Cosmic Forgiveness

This week’s gosepl speaks to us about sin, specifically the adultery committed by a woman (John 8) – and it speaks of two ways how this sin is regarded and dealt with by Jesus Christ. While the Scribes and Pharisees, who have brought the woman before Jesus, want to stone her, Jesus  sends them away: “Whoever among you is free of sin, let him throw the first stone.” And he does not  condemn the woman either: “Go, and from now on do not sin anymore.”

When we do something wrong, it is in our power as humans to make up for what we have done. If this is not possible in the moment or in the immediate future, the opportunity is given to us through karma. We can work on our mistakes and learn not to do them again. We can change. We can go and sin no more.

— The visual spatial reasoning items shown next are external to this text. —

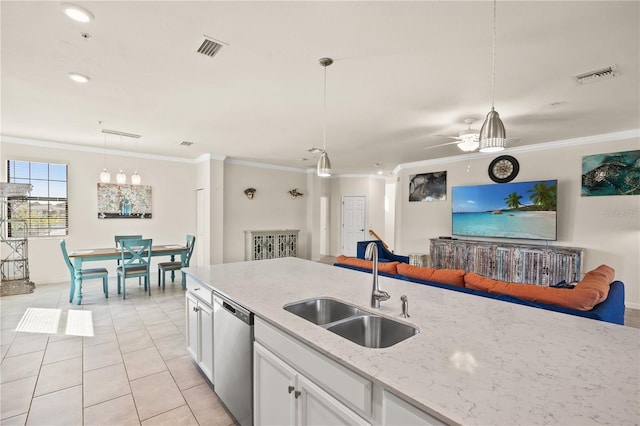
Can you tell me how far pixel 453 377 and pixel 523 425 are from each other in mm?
233

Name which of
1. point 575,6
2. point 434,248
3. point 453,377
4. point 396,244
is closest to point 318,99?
point 575,6

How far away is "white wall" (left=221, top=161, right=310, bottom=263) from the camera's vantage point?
7.14m

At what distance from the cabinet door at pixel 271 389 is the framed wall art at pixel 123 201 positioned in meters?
5.92

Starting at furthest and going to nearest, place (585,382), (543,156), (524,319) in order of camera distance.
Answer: (543,156)
(524,319)
(585,382)

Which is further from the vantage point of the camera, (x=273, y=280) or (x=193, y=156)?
(x=193, y=156)

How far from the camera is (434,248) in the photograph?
6.23 metres

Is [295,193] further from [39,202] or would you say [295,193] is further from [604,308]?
[604,308]

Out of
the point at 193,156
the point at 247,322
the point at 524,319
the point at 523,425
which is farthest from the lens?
the point at 193,156

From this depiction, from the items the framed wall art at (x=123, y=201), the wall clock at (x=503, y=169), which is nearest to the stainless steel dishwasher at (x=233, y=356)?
the framed wall art at (x=123, y=201)

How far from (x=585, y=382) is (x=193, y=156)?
711cm

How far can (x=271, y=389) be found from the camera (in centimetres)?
154

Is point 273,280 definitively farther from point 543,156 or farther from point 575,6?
point 543,156

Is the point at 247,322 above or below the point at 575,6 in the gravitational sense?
below

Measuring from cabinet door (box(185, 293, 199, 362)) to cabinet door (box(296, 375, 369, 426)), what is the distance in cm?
145
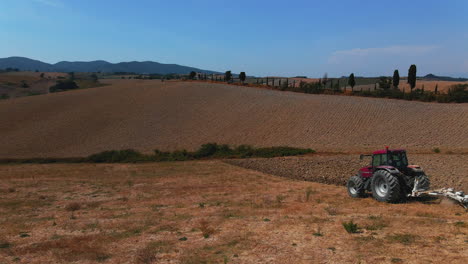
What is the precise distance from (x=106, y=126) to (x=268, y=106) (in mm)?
23537

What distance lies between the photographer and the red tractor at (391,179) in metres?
15.0

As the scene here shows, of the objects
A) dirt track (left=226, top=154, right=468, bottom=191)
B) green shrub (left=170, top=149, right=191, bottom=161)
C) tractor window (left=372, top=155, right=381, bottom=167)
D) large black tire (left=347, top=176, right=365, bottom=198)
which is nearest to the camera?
tractor window (left=372, top=155, right=381, bottom=167)

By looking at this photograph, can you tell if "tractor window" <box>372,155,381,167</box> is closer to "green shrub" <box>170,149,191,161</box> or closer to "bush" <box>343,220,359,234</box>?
"bush" <box>343,220,359,234</box>

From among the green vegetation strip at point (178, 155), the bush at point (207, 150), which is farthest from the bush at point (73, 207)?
the bush at point (207, 150)

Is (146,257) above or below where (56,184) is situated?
above

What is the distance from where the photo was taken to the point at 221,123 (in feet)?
166

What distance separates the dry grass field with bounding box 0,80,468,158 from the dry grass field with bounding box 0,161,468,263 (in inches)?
788

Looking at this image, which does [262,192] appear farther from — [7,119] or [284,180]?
[7,119]

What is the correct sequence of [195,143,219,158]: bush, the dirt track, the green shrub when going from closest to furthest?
the dirt track, the green shrub, [195,143,219,158]: bush

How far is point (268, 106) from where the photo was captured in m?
56.6

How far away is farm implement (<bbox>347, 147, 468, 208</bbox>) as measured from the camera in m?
14.7

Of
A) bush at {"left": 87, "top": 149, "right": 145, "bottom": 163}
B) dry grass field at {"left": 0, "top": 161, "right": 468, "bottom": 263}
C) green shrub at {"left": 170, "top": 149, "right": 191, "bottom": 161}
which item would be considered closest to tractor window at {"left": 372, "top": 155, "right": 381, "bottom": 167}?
dry grass field at {"left": 0, "top": 161, "right": 468, "bottom": 263}

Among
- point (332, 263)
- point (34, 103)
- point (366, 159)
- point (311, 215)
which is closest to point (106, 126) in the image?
point (34, 103)

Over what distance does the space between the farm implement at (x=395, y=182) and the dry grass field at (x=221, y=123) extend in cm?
1954
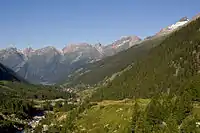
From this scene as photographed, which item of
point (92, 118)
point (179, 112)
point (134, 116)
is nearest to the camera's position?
point (179, 112)

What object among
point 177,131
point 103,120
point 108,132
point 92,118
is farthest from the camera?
point 92,118

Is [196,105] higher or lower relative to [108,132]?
higher

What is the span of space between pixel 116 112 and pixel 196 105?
5633 cm

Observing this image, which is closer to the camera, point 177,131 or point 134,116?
point 177,131

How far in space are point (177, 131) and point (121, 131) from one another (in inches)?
1537

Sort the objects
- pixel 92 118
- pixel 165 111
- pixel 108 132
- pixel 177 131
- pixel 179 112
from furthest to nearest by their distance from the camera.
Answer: pixel 92 118
pixel 108 132
pixel 165 111
pixel 179 112
pixel 177 131

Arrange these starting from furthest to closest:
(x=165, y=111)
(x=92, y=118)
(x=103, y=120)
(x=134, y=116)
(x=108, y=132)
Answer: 1. (x=92, y=118)
2. (x=103, y=120)
3. (x=108, y=132)
4. (x=134, y=116)
5. (x=165, y=111)

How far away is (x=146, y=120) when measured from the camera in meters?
119

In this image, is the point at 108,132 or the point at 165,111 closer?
the point at 165,111

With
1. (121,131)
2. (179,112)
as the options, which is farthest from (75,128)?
(179,112)

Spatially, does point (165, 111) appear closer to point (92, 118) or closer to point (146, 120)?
point (146, 120)

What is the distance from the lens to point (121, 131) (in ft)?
447

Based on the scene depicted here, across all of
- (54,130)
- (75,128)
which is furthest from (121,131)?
(54,130)

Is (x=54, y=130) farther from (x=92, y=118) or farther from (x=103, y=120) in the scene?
(x=103, y=120)
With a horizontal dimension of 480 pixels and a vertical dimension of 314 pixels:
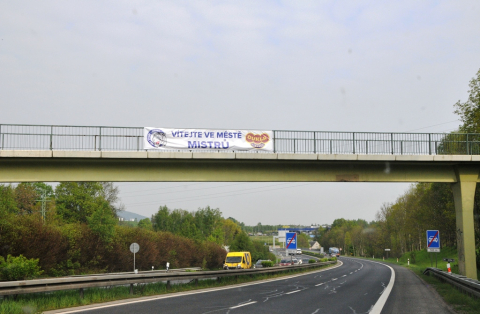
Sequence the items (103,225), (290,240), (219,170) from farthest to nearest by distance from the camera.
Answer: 1. (103,225)
2. (290,240)
3. (219,170)

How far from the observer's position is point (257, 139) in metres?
24.5

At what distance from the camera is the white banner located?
2350cm

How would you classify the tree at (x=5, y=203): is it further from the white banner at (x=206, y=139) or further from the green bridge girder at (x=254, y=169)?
the white banner at (x=206, y=139)

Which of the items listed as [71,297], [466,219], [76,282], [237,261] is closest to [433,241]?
[466,219]

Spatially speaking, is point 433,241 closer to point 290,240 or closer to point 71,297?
point 290,240

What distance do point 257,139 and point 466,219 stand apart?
1230cm

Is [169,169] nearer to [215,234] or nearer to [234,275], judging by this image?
[234,275]

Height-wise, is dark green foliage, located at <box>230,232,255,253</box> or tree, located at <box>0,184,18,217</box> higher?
tree, located at <box>0,184,18,217</box>

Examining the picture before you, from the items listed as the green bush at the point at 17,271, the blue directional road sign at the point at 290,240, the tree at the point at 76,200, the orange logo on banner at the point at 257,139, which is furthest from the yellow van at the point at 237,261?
the tree at the point at 76,200

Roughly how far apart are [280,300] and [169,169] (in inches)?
416

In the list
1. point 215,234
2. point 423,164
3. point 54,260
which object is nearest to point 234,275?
point 423,164

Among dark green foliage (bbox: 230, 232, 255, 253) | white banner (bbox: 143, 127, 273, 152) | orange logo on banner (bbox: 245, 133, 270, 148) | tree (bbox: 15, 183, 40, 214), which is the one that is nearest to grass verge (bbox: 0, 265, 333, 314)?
white banner (bbox: 143, 127, 273, 152)

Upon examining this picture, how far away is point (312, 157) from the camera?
2400cm

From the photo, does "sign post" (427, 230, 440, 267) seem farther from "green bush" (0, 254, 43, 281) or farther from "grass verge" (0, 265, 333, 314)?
"green bush" (0, 254, 43, 281)
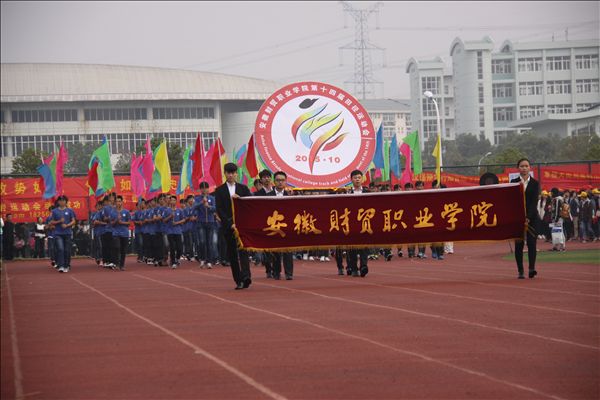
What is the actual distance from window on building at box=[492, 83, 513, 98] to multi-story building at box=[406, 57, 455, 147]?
118 feet

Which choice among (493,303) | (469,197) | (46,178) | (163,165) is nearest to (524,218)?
(469,197)

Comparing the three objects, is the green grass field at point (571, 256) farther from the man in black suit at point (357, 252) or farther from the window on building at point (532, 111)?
the window on building at point (532, 111)

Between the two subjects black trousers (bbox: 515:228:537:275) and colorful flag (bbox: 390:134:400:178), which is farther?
colorful flag (bbox: 390:134:400:178)

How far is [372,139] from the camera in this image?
20.5m

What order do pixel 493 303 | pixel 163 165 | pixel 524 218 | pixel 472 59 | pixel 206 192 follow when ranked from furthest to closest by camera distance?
pixel 472 59, pixel 163 165, pixel 206 192, pixel 524 218, pixel 493 303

All things have – at least – two sides. There is never just one way to look at something. And while, on the one side, we see Christ’s acceptance and non-judgement in the face of our sins – his encouragement to us – on the other side we see him write in the earth, as the gospel tells us, twice. What does he write? What is being inscribed in the earth?

There are indeed two sides to our sins. There is the personal, subjective one that is within our power to handle, to deal with and to make up for. And there is the other side that makes us face that whatever we have done is an objective fact in the history of the world. A fact that cannot be undone – a deed that, once committed, cannot be made to be ‘un-happened’.

Every deed that we do, every fact we put out there into the world is like a seed. There are seeds of light and there are seeds of darkness. Every sin we commit plants a seed of darkness deep in the earth where it cannot be touched by human powers.

This is where we have to admit that sometimes our merely human powers are not enough. That there are things that we cannot fix, circumstances where we remain helpless and where the help of a higher power is necessary and crucial.

What human power cannot touch Christ can.

He can take our seeds of darkness and infuse them with cosmic forgiveness. He, who has the power to overcome death can turn darkness into life and light. And if we ask ourselves how we deserve this help and forgiveness we have to answer that we do not. It is a gift of love from the cosmos to us. We may ask – and how do we give thanks for a gift like that?

The words of the Act of Consecration give us the answer: “…in reverence of Christ, in mindfulness of Christ’s deed.”

This contemplation by Rev. Contreras was inspired by John 8.